What to do
Scale the part that opens with the line containing "Looking at the image" and closes with the line containing "18.9 inches". Write those lines out again, requests included, but multiply every number in the answers (distances and coordinates) by 2.55, rounding each to the same number of decimal places it had and rounding halves up.

##############################

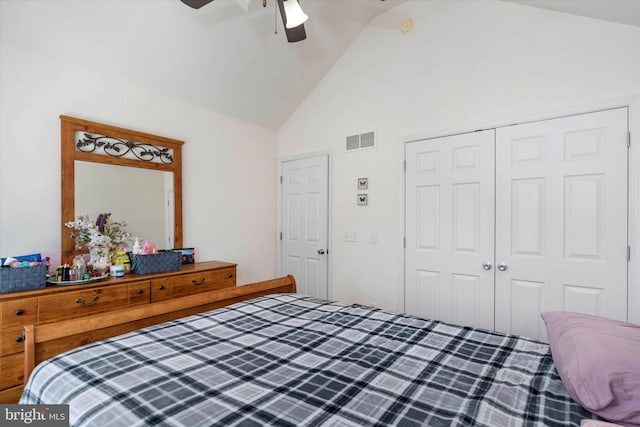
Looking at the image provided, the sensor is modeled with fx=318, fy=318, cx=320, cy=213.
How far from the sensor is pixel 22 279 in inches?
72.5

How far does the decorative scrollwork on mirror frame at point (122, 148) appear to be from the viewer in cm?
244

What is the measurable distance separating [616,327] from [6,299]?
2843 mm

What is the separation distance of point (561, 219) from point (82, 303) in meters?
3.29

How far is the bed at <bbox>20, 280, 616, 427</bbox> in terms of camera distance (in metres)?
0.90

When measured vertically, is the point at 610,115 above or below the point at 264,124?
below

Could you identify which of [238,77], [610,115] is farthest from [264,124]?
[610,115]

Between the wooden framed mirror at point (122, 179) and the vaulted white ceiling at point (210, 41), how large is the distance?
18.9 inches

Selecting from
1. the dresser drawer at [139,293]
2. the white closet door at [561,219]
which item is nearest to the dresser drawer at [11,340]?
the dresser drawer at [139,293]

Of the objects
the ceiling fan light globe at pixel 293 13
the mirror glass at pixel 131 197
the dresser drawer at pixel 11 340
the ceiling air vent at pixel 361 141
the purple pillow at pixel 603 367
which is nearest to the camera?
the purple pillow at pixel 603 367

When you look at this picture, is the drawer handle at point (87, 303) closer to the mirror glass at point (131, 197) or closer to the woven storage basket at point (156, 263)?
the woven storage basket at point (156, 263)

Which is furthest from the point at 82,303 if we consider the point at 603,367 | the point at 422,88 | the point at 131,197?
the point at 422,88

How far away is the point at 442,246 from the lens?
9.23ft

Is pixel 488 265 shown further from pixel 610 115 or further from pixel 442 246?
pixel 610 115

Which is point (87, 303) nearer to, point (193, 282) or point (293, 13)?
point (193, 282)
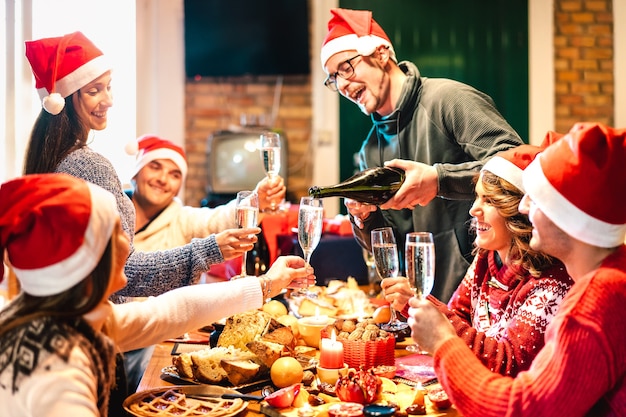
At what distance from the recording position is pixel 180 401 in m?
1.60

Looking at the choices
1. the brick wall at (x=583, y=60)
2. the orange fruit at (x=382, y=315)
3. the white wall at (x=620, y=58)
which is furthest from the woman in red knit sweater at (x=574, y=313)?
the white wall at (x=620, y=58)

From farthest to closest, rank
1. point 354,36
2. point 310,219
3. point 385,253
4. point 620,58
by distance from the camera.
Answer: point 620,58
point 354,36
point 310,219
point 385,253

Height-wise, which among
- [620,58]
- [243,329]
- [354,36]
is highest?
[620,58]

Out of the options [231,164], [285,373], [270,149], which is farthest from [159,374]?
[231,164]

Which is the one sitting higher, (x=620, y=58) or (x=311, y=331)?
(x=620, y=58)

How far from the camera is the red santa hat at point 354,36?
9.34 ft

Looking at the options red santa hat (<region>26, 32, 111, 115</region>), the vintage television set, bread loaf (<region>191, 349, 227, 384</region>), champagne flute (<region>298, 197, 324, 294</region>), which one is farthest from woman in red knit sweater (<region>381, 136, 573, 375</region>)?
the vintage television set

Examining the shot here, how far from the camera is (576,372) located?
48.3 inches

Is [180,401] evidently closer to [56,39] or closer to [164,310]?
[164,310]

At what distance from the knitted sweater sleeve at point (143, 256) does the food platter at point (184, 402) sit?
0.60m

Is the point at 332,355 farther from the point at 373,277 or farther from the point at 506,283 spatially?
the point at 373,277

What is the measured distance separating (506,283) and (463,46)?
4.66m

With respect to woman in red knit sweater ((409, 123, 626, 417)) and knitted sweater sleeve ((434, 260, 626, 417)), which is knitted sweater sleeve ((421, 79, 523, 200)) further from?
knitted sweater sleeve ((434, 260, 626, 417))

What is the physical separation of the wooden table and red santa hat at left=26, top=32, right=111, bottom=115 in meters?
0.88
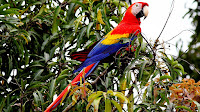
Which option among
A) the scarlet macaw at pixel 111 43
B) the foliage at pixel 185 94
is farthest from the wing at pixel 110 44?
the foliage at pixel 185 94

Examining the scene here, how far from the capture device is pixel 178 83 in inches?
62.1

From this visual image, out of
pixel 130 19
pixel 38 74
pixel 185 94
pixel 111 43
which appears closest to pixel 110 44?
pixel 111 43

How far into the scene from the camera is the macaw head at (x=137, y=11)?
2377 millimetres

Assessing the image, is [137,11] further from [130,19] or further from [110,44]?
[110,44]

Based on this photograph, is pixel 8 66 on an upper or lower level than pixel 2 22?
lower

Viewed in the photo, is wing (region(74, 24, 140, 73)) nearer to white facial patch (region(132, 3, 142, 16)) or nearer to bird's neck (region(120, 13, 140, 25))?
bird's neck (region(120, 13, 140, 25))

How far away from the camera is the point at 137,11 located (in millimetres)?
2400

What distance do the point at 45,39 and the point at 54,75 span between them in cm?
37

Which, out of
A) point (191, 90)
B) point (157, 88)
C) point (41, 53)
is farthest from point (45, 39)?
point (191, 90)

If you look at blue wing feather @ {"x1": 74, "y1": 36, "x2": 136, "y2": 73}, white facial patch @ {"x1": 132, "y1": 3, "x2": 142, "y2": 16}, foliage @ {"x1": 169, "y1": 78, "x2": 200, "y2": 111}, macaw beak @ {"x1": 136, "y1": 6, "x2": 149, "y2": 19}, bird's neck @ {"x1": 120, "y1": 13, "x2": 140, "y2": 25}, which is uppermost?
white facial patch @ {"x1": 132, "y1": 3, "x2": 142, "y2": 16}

##############################

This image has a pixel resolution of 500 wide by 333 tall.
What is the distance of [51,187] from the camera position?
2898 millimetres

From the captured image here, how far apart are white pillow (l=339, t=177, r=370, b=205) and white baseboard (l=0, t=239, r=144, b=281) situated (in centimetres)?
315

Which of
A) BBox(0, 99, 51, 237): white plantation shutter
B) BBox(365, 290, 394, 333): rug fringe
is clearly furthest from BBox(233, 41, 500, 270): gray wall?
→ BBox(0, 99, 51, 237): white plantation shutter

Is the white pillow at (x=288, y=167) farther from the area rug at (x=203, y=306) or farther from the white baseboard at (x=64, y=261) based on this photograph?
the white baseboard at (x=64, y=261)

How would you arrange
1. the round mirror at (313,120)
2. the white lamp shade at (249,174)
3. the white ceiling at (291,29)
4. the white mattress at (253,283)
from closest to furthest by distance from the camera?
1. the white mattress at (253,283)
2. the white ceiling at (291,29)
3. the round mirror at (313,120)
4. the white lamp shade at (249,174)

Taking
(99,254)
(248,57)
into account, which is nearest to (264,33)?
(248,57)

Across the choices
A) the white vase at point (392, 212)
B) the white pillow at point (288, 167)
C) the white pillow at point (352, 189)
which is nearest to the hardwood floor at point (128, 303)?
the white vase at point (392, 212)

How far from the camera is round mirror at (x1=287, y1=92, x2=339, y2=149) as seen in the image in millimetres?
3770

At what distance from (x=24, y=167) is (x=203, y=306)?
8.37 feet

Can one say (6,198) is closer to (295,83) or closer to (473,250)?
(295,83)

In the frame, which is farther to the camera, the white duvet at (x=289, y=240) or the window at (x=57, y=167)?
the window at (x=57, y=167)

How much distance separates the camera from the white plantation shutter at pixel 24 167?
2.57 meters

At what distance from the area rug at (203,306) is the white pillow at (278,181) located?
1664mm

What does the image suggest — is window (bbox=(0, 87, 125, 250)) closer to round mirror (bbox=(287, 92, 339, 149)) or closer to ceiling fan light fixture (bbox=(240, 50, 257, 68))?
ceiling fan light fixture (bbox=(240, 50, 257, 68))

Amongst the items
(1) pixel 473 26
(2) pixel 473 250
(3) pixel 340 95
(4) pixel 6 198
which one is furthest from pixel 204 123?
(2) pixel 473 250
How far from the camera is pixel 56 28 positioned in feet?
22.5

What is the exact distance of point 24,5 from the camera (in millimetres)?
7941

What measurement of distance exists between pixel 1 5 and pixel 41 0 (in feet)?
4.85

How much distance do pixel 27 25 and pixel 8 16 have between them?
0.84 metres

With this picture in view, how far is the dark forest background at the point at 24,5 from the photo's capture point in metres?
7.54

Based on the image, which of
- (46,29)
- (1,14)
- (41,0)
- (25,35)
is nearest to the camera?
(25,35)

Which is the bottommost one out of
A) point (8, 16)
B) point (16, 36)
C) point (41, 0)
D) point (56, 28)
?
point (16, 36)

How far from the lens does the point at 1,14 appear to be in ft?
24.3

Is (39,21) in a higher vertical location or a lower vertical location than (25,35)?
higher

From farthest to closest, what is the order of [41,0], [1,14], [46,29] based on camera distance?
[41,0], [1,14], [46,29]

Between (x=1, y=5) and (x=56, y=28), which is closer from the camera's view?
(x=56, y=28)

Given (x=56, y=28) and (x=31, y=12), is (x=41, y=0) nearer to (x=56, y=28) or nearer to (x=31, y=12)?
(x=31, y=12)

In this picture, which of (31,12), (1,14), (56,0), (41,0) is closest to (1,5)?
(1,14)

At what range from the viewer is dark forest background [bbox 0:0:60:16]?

##############################

Written solution
Looking at the image provided, the sensor is modeled with fx=318, fy=318, cx=320, cy=213.
How far from the sensor is pixel 22 279 in inches?
184.9

How far does the decorative scrollwork on mirror frame at point (122, 148) appear to be from the viewer in cm?
622

What is the measurable distance separating [616,327] from [6,299]?
7250 mm

What is the separation distance of point (561, 219) from point (82, 303) in meters?
8.39

How far is the bed at <bbox>20, 280, 616, 427</bbox> in terms of camera distance (in metres)?
2.30

When measured vertically, is the point at 610,115 above or below the point at 264,124?
below

Could you identify which of [238,77], [610,115] is farthest from [264,124]?
[1556,293]

Between the wooden framed mirror at point (122, 179) and the vaulted white ceiling at point (210, 41), how large is the distance?
48.2 inches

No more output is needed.